Because Eileen’s embroidery on which I based these verses is clearly light-hearted, jocular and whimsical, I have followed that approach with my verses.  I apologise to the historians of the period of British history for seemingly making light of the violence and deprivation which the Viking raids wreaked on coastal communities in and around Britain.

The Vikings first invaded Britain in AD 793 and last invaded in 1066 when William the Conqueror became King of England after the Battle of Hastings.

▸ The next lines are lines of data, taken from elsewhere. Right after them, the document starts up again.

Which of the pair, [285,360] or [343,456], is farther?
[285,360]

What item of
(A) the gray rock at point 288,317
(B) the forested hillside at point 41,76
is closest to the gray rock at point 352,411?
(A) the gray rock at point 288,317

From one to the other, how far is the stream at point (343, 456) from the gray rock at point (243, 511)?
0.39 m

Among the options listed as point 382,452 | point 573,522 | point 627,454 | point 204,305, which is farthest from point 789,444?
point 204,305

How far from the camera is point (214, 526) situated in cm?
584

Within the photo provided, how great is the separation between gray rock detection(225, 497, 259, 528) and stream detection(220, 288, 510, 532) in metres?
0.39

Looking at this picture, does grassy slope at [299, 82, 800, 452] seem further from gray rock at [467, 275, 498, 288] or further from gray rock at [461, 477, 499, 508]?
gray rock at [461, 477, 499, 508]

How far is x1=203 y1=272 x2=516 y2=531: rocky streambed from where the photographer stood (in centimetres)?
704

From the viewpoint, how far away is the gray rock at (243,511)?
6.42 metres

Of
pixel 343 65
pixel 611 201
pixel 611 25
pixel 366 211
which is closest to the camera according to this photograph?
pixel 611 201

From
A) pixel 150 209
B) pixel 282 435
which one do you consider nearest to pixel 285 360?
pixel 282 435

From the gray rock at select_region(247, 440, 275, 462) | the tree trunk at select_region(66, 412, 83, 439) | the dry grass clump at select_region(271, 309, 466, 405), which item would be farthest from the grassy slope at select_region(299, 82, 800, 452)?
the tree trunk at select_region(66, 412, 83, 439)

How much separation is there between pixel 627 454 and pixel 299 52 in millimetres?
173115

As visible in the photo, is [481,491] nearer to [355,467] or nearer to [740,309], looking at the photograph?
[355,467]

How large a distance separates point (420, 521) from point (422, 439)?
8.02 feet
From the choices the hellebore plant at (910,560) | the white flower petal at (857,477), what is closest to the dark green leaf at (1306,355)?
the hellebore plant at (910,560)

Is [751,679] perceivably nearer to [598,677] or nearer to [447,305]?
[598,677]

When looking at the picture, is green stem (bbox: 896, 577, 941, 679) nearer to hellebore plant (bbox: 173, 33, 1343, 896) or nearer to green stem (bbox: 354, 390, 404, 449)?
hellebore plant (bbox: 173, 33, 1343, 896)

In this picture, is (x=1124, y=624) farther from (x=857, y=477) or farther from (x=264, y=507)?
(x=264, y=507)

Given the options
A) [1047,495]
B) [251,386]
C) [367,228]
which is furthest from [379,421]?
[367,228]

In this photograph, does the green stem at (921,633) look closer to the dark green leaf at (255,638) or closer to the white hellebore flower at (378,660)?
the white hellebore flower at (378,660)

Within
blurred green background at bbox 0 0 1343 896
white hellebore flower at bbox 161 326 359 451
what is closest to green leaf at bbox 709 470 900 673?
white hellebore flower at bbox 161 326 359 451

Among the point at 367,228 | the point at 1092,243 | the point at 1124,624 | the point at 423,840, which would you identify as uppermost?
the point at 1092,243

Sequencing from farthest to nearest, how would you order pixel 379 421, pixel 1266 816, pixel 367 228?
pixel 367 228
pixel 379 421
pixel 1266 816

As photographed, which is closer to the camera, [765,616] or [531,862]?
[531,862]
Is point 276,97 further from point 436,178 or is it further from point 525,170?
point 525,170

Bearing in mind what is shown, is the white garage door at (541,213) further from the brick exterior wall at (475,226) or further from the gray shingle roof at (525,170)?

The first place the Vikings raided in Britain was the monastery at Lindisfarne, a small holy island located off the north-east coast of England. Some of the monks were drowned in the sea, others killed or taken away as slaves along with many treasures of the church.

Following many years of incursions by the Vikings, eventually, King Alfred of Wessex was able to confront the Viking ‘Great Army’ at Edington, in 878, when his victory enabled him to establish terms for peace, though this did not put a complete stop to Viking activity which continued on and off for several more generations.  Alfred had to concede the northern and eastern counties to the Vikings, where their disbanded armies settled, created new settlements and merged with the local populations.  Lincoln, Nottingham, Derby, Stamford and Leicester became important Viking towns within The Danelaw (or ‘Scandinavian England’), while York became the capital of the Viking Kingdom of York, which extended more or less over what we now call Yorkshire.

These areas were gradually reconquered and brought back under English control by Alfred’s successors, but not before the Scandinavian influence had been locally imprinted to an extent which is still detectable today in place names as well as the DNA of many of its inhabitants.